Development of a Photon-Counting Deadtime Noise Model that Extends Dynamic Range and Resolution in Atmospheric Lidar

This work derives and validates a noise model that encapsulates deadtime of non-paralyzable detectors with random photon arrivals to enable advanced processing, like maximum-likelihood estimation, of high resolution atmospheric lidar profiles while accounting for deadtime bias. This estimator was validated across a wide dynamic range at high resolution (4 millimeters in range, 17 milliseconds in time). Experiments demonstrate that the noise model outperforms the current state-of-the-art for very short time-of-flight (2 nanoseconds) and extended targets (1 microsecond). The proposed noise model also produces accurate deadtime correction for very short integration times. This work sets the foundation for further study into accurate retrievals of high flux and dynamic atmospheric features, e.g., clouds and aerosol layers.

2D Signal Estimation for Sparse Distributed Target Photon Counting Data

In this study, we explore the utilization of maximum likelihood estimation for the analysis of sparse photon counting data obtained from distributed target lidar systems. Specifically, we adapt the Poisson Total Variation processing technique to cater to this application.
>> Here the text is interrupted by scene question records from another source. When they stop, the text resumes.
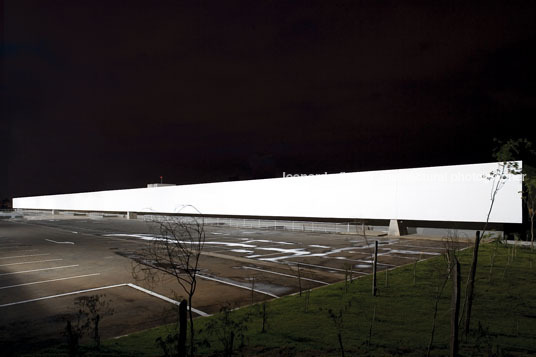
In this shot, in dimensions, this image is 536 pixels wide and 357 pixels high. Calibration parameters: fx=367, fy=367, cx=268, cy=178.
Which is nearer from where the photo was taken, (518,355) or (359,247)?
(518,355)

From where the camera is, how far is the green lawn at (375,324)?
600 centimetres

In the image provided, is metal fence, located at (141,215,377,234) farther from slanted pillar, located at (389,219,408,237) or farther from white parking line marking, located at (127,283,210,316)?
white parking line marking, located at (127,283,210,316)

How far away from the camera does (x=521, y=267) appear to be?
13711mm

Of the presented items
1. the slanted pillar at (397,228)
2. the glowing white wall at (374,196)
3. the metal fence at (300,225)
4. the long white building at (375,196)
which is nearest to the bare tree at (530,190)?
the long white building at (375,196)

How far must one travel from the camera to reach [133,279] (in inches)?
499

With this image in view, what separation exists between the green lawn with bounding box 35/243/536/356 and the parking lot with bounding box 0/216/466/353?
953 mm

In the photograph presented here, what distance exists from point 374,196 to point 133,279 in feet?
74.3

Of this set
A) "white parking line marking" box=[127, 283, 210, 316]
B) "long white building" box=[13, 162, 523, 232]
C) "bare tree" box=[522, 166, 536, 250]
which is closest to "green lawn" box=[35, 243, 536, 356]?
"white parking line marking" box=[127, 283, 210, 316]

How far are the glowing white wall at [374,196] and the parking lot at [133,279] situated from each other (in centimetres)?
413

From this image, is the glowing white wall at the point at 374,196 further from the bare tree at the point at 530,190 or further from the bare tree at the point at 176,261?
the bare tree at the point at 530,190

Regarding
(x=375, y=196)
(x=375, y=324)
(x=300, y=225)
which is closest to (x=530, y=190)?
(x=375, y=324)

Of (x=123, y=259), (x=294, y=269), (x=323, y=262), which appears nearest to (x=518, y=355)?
(x=294, y=269)

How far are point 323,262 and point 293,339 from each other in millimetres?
10240

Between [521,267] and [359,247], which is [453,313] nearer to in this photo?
[521,267]
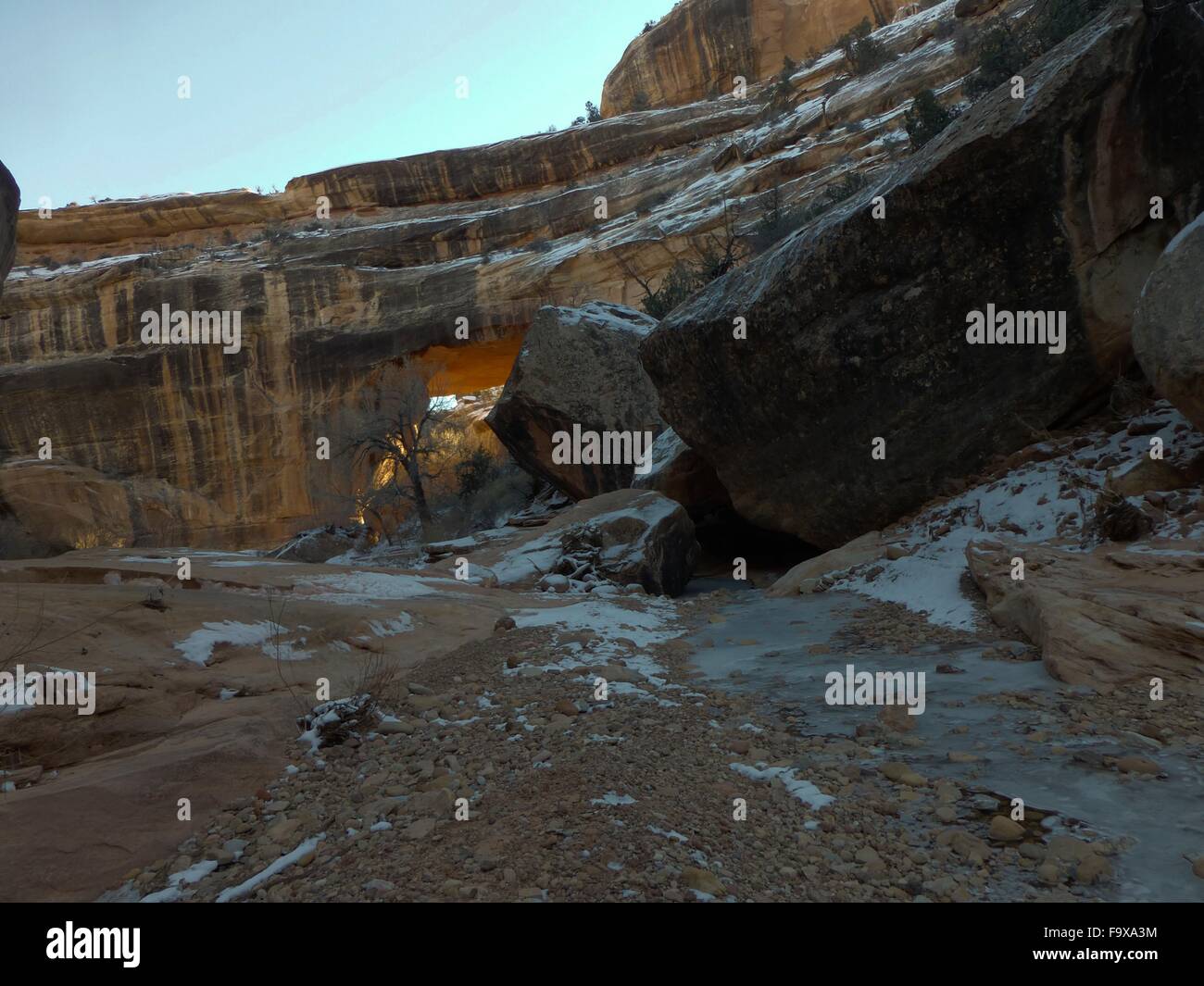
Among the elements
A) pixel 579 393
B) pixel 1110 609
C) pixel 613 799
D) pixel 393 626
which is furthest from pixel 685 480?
pixel 613 799

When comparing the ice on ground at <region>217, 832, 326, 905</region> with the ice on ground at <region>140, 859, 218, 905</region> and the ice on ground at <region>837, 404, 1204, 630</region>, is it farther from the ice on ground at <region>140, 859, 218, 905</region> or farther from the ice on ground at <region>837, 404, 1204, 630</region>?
the ice on ground at <region>837, 404, 1204, 630</region>

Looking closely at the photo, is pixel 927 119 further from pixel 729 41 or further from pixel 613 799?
pixel 729 41

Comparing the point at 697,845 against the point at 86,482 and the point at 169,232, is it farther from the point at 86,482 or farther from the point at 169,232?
the point at 169,232

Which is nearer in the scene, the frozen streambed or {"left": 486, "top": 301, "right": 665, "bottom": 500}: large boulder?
the frozen streambed

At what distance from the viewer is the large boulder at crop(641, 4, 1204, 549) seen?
21.7ft

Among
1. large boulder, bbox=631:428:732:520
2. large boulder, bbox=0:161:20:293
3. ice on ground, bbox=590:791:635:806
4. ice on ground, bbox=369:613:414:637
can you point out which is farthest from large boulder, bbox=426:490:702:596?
ice on ground, bbox=590:791:635:806

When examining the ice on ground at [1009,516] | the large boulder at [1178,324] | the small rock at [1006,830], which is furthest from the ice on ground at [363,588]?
the large boulder at [1178,324]

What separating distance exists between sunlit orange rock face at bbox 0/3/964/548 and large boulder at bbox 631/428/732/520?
13.5 meters

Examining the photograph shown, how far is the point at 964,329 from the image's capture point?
7.75 metres

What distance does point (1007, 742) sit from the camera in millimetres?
3082

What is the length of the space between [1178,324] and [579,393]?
10.3m
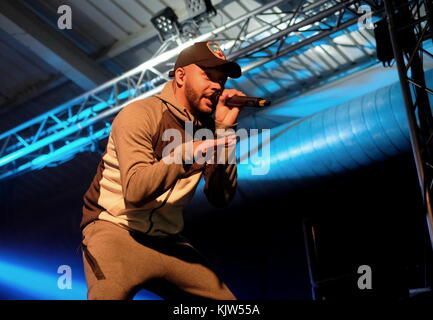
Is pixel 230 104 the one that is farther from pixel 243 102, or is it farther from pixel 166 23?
pixel 166 23

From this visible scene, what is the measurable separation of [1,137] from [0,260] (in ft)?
7.19

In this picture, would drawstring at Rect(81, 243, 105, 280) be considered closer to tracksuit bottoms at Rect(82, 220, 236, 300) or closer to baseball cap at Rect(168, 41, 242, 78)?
tracksuit bottoms at Rect(82, 220, 236, 300)

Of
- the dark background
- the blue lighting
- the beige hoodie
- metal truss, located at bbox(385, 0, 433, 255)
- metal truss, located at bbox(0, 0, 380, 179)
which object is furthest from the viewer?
the blue lighting

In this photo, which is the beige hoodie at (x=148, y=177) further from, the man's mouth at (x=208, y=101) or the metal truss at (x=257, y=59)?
the metal truss at (x=257, y=59)

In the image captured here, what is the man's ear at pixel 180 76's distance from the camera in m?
1.94

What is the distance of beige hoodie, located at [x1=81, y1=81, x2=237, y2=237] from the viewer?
1560 millimetres

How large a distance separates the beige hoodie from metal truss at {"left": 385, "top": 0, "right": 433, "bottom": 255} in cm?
233

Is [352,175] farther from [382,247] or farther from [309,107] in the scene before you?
[309,107]

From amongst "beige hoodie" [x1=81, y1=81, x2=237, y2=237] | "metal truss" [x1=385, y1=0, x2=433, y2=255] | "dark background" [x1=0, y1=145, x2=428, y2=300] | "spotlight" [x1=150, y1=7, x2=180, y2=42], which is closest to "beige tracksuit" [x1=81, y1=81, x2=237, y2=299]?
"beige hoodie" [x1=81, y1=81, x2=237, y2=237]

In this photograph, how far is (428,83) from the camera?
15.6 feet

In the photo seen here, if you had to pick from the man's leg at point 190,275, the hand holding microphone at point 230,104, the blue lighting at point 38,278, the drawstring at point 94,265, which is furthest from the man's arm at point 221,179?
the blue lighting at point 38,278

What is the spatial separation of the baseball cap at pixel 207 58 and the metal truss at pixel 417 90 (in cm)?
232

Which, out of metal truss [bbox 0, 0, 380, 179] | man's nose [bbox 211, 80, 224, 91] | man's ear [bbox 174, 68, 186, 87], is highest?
metal truss [bbox 0, 0, 380, 179]
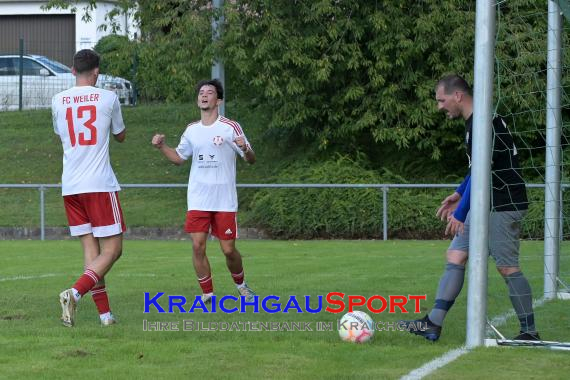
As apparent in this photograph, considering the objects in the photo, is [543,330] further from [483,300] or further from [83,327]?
[83,327]

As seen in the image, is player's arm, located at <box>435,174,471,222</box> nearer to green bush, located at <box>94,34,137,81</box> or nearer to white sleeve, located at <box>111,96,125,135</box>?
white sleeve, located at <box>111,96,125,135</box>

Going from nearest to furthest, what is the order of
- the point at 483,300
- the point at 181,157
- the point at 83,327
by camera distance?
1. the point at 483,300
2. the point at 83,327
3. the point at 181,157

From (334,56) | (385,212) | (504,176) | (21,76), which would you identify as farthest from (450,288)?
(21,76)

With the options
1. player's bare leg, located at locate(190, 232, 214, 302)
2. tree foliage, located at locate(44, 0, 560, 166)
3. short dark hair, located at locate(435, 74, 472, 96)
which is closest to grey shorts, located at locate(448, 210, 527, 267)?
short dark hair, located at locate(435, 74, 472, 96)

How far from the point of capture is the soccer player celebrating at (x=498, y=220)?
27.4 feet

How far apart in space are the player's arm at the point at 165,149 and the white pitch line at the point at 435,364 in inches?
126

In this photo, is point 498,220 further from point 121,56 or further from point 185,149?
point 121,56

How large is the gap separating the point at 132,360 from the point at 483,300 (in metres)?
2.52

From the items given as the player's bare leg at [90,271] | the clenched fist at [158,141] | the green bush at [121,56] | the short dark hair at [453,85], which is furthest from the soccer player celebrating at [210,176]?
the green bush at [121,56]

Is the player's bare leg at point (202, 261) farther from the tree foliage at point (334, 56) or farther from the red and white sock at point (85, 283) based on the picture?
the tree foliage at point (334, 56)

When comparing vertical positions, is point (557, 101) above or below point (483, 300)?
above

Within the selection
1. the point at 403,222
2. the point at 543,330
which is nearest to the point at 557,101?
the point at 543,330

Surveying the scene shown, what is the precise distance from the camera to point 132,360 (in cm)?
758

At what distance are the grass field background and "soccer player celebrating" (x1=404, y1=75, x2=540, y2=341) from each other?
40 centimetres
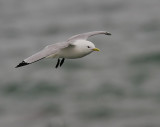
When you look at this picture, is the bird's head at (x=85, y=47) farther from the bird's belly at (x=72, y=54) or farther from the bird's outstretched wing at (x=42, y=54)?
the bird's outstretched wing at (x=42, y=54)

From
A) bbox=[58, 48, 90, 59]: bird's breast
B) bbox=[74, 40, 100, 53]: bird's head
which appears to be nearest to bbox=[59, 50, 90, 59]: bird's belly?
bbox=[58, 48, 90, 59]: bird's breast

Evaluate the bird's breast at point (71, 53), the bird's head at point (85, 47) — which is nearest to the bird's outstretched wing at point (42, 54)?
the bird's breast at point (71, 53)

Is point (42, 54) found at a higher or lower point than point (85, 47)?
lower

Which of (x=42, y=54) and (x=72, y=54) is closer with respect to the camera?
(x=42, y=54)

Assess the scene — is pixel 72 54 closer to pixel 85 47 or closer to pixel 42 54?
pixel 85 47

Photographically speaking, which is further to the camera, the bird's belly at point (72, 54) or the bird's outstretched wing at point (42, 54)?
the bird's belly at point (72, 54)

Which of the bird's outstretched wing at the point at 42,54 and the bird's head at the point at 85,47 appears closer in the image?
the bird's outstretched wing at the point at 42,54

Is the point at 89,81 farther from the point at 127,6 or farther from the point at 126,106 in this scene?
the point at 127,6

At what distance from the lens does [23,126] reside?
2084 centimetres

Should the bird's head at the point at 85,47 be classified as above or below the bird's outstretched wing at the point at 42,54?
above

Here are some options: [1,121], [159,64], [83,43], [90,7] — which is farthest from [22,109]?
[90,7]

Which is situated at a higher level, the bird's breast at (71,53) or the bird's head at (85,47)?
the bird's head at (85,47)

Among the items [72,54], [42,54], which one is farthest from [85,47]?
[42,54]

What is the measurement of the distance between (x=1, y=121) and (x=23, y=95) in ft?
9.14
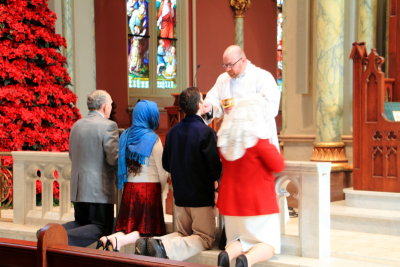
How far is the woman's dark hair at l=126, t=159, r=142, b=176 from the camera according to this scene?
5.13 meters

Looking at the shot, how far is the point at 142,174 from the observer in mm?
5145

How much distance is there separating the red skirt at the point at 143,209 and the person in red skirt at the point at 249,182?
32.8 inches

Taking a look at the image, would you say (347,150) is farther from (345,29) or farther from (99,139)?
(99,139)

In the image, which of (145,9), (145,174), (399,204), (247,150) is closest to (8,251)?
(247,150)

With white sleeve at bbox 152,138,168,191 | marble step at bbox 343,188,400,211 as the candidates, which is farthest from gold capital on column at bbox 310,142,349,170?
white sleeve at bbox 152,138,168,191


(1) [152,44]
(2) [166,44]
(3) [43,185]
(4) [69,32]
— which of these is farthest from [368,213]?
(2) [166,44]

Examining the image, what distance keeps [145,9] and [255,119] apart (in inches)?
431

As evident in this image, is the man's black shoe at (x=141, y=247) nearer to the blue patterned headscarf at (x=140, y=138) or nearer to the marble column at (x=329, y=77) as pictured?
the blue patterned headscarf at (x=140, y=138)

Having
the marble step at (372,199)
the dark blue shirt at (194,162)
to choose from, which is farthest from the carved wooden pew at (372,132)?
the dark blue shirt at (194,162)

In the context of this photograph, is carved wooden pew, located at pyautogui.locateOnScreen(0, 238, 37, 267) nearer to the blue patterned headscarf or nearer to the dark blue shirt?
the dark blue shirt

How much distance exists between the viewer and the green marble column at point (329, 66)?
7.85 m

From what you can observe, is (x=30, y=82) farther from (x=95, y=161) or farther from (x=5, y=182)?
(x=95, y=161)

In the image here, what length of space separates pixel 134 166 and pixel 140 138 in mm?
228

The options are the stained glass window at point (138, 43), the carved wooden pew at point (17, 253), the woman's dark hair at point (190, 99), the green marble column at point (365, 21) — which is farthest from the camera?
the stained glass window at point (138, 43)
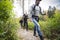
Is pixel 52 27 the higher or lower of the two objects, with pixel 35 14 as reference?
lower

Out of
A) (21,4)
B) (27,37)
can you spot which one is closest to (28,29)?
(27,37)

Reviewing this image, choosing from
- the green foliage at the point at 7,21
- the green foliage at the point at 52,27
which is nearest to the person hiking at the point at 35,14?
the green foliage at the point at 52,27

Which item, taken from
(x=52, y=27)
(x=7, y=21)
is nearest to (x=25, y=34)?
(x=7, y=21)

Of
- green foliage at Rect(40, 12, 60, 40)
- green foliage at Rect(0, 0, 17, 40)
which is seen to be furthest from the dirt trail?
green foliage at Rect(40, 12, 60, 40)

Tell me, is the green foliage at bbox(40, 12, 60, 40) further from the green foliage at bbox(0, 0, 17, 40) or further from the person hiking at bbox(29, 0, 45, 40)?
the green foliage at bbox(0, 0, 17, 40)

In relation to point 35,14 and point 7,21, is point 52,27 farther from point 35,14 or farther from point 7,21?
point 7,21

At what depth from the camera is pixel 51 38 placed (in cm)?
474

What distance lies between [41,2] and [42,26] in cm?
39

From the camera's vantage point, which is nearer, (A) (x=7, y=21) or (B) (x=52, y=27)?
(A) (x=7, y=21)

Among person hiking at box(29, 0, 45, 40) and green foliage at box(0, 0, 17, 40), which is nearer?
green foliage at box(0, 0, 17, 40)

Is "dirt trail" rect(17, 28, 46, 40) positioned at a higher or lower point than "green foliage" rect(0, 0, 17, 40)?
lower

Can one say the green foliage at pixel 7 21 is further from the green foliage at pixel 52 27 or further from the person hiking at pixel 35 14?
the green foliage at pixel 52 27

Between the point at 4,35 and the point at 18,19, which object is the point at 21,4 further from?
the point at 4,35

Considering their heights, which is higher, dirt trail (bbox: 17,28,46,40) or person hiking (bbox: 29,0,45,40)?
person hiking (bbox: 29,0,45,40)
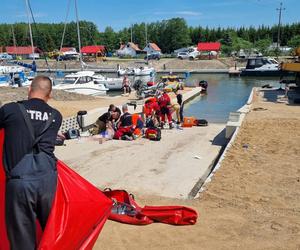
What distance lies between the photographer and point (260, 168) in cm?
842

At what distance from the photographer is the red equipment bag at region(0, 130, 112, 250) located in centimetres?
334

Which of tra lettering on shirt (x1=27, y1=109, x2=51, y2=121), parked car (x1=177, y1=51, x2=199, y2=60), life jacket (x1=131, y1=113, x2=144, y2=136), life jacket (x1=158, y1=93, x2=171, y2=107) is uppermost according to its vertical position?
tra lettering on shirt (x1=27, y1=109, x2=51, y2=121)

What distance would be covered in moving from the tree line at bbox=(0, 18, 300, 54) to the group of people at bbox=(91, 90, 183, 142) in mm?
62760

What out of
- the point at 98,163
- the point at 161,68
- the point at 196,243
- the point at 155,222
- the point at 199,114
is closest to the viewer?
the point at 196,243

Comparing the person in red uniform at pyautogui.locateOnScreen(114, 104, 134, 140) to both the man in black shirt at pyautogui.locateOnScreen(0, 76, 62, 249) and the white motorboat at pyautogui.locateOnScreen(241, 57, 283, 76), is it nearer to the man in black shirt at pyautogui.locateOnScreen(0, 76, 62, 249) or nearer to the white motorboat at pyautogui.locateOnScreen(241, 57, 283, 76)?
the man in black shirt at pyautogui.locateOnScreen(0, 76, 62, 249)

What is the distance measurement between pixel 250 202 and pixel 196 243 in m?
1.81

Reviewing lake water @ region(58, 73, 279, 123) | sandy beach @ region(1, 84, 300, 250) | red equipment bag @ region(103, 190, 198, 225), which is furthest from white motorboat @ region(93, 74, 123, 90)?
red equipment bag @ region(103, 190, 198, 225)

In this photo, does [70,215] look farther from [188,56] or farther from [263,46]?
[263,46]

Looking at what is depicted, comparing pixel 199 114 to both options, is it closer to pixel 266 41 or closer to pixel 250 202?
pixel 250 202

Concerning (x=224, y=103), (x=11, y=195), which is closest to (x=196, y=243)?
(x=11, y=195)

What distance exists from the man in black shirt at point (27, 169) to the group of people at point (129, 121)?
8671 mm

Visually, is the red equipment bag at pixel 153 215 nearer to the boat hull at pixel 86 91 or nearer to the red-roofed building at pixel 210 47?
the boat hull at pixel 86 91

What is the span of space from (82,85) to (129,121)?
1716 centimetres

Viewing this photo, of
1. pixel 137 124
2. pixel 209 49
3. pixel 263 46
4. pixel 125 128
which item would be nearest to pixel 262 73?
pixel 263 46
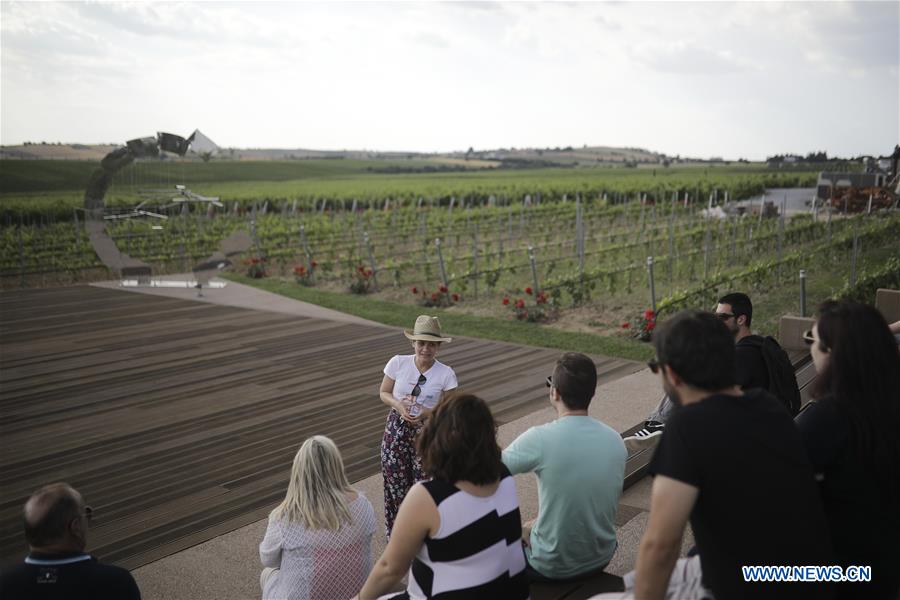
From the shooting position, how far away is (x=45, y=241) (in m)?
20.0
By assuming a Poisson noise model for the photon count observations, our approach yields denoised estimates of backscatter photon flux and related parameters. This facilitates the processing of raw photon counting signals with exceptionally high temporal and range resolutions (demonstrated here to 50 Hz and 75 cm resolutions), including data acquired through time-correlated single photon counting, without significant sacrifice of resolution. Through examination involving both simulated and real-world 2D atmospheric data, our method consistently demonstrates superior accuracy in signal recovery compared to the conventional histogram-based approach commonly employed in distributed target lidar applications.